-- start of Data for the task --
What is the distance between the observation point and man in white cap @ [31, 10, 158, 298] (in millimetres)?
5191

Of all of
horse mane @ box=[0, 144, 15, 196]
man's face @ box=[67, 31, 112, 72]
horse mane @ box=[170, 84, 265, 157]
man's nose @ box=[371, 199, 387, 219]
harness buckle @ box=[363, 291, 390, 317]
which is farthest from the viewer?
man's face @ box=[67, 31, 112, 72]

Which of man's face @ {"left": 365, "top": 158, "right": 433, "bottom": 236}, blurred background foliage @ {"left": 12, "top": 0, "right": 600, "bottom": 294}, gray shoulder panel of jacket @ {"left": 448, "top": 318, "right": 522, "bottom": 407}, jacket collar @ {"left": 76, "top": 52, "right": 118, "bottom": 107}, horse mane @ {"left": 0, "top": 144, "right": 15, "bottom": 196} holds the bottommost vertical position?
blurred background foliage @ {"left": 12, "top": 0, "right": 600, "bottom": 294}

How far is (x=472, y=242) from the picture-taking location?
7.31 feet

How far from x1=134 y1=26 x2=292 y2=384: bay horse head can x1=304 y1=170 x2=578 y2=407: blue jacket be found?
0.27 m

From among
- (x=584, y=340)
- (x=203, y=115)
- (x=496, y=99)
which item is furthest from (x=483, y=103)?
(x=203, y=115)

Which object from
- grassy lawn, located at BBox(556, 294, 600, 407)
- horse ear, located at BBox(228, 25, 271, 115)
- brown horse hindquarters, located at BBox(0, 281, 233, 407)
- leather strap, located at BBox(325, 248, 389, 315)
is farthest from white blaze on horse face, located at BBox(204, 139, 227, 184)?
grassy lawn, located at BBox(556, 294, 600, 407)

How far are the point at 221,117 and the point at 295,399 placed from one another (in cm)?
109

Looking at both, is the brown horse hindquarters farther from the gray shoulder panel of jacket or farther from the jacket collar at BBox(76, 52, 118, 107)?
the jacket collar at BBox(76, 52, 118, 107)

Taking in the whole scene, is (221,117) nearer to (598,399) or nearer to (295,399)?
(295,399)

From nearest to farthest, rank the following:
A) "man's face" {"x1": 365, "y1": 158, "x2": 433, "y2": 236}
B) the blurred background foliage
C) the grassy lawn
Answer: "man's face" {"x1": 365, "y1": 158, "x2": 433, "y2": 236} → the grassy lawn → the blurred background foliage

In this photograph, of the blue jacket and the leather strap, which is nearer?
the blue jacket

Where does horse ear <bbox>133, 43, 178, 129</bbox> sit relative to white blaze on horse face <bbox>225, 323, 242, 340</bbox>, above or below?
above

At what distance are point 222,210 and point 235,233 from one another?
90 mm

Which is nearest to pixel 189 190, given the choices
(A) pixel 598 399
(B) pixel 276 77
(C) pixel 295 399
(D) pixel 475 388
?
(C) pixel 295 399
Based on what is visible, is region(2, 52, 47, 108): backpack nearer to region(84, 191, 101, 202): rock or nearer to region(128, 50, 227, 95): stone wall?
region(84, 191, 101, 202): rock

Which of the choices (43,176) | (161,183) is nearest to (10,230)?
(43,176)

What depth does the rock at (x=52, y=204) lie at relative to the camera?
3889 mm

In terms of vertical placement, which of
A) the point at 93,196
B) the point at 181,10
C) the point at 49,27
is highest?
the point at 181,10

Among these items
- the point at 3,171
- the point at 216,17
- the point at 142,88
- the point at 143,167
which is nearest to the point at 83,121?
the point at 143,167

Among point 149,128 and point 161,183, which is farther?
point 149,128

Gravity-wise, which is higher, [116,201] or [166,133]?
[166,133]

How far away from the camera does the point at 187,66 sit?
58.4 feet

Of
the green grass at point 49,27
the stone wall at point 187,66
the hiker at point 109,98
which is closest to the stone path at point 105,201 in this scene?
-- end of Data for the task --
[Task objective] Report every line of the records above that contains the string "mane". Matching is case-sensitive.

[Written response]
horse mane @ box=[0, 144, 15, 196]
horse mane @ box=[170, 84, 265, 157]
Which of man's face @ {"left": 365, "top": 158, "right": 433, "bottom": 236}, blurred background foliage @ {"left": 12, "top": 0, "right": 600, "bottom": 294}, gray shoulder panel of jacket @ {"left": 448, "top": 318, "right": 522, "bottom": 407}, jacket collar @ {"left": 76, "top": 52, "right": 118, "bottom": 107}, horse mane @ {"left": 0, "top": 144, "right": 15, "bottom": 196} holds the bottommost vertical position?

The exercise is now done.